Exercise directions
Beginning at the start of the data and continuing through the line that contains "16.5 metres", write out each line word for word, leaving the pictures out of your answer.

Recorded data
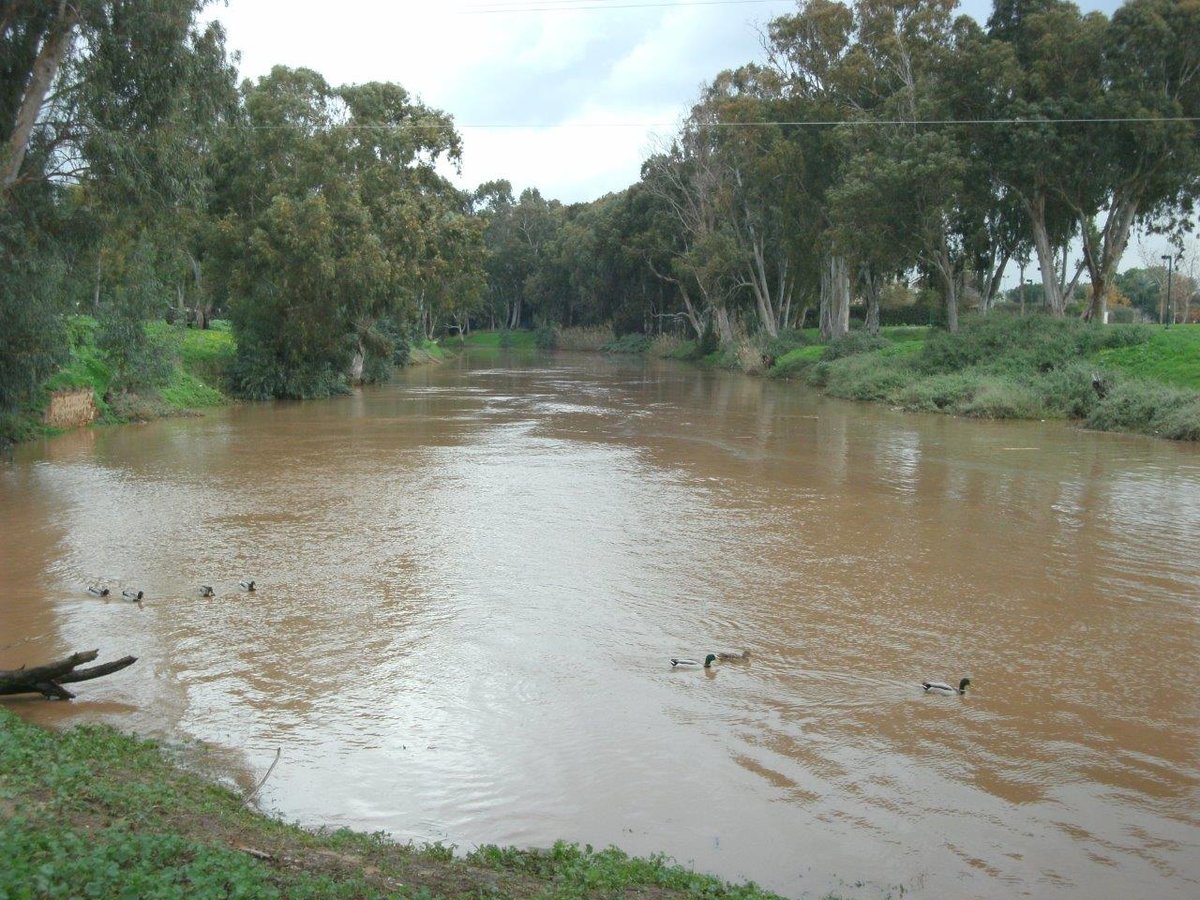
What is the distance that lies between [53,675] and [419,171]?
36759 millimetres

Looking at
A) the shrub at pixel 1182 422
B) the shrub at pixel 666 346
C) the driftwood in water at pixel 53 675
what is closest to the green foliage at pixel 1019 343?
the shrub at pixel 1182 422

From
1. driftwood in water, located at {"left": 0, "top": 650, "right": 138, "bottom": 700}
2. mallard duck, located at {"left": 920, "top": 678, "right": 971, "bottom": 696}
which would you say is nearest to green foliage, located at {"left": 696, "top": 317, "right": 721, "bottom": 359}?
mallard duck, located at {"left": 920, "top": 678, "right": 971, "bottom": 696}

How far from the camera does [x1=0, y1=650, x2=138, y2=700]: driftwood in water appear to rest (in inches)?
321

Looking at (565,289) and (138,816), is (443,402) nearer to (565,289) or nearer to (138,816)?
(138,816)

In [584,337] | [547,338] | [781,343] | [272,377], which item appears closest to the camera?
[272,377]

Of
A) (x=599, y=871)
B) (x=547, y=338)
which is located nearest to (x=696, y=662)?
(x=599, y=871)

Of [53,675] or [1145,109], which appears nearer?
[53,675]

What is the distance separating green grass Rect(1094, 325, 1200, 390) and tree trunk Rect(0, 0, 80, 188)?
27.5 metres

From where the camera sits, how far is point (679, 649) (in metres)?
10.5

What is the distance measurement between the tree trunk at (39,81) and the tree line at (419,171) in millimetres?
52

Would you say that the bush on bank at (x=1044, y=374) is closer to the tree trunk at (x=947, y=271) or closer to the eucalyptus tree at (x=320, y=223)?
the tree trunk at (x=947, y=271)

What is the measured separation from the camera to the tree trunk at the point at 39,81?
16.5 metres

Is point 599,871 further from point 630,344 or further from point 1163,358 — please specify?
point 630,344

Answer for this exercise
What is the distance that lies between [53,675] and [419,171]?
36759 millimetres

Looking at
A) the shrub at pixel 1182 422
B) the shrub at pixel 666 346
C) the driftwood in water at pixel 53 675
what is closest to the green foliage at pixel 1019 343?
the shrub at pixel 1182 422

From
1. driftwood in water, located at {"left": 0, "top": 650, "right": 138, "bottom": 700}
2. mallard duck, located at {"left": 920, "top": 678, "right": 971, "bottom": 696}
which would you say is nearest to green foliage, located at {"left": 696, "top": 317, "right": 721, "bottom": 359}?
mallard duck, located at {"left": 920, "top": 678, "right": 971, "bottom": 696}

How far from the camera does [x1=0, y1=650, x2=138, y2=700]: driftwood in water appear to rest (in inches)?
321

Looking at (565,289) and (138,816), is (443,402) nearer to (565,289) or nearer to (138,816)?
(138,816)

In [584,337] | [547,338] | [781,343] | [272,377], which item appears closest to the camera?
[272,377]

Of
A) (x=599, y=871)
B) (x=547, y=338)
which is located nearest to (x=696, y=662)?
(x=599, y=871)

Of [53,675] or [1145,109], which appears nearer?
[53,675]

What is the distance separating green grass Rect(1094, 325, 1200, 390) and tree trunk Rect(0, 0, 80, 188)?
27.5 metres

From where the camera sits, how far is point (679, 649) (in metres)?
10.5

What is the distance measurement between the tree trunk at (39,81) and the tree line at (419,171) in millimetres?
52

Would you say that the bush on bank at (x=1044, y=374) is closer to the tree trunk at (x=947, y=271) or closer to the eucalyptus tree at (x=320, y=223)?
the tree trunk at (x=947, y=271)

What is the measured separation from the camera to the tree trunk at the point at 39,81?
16.5 metres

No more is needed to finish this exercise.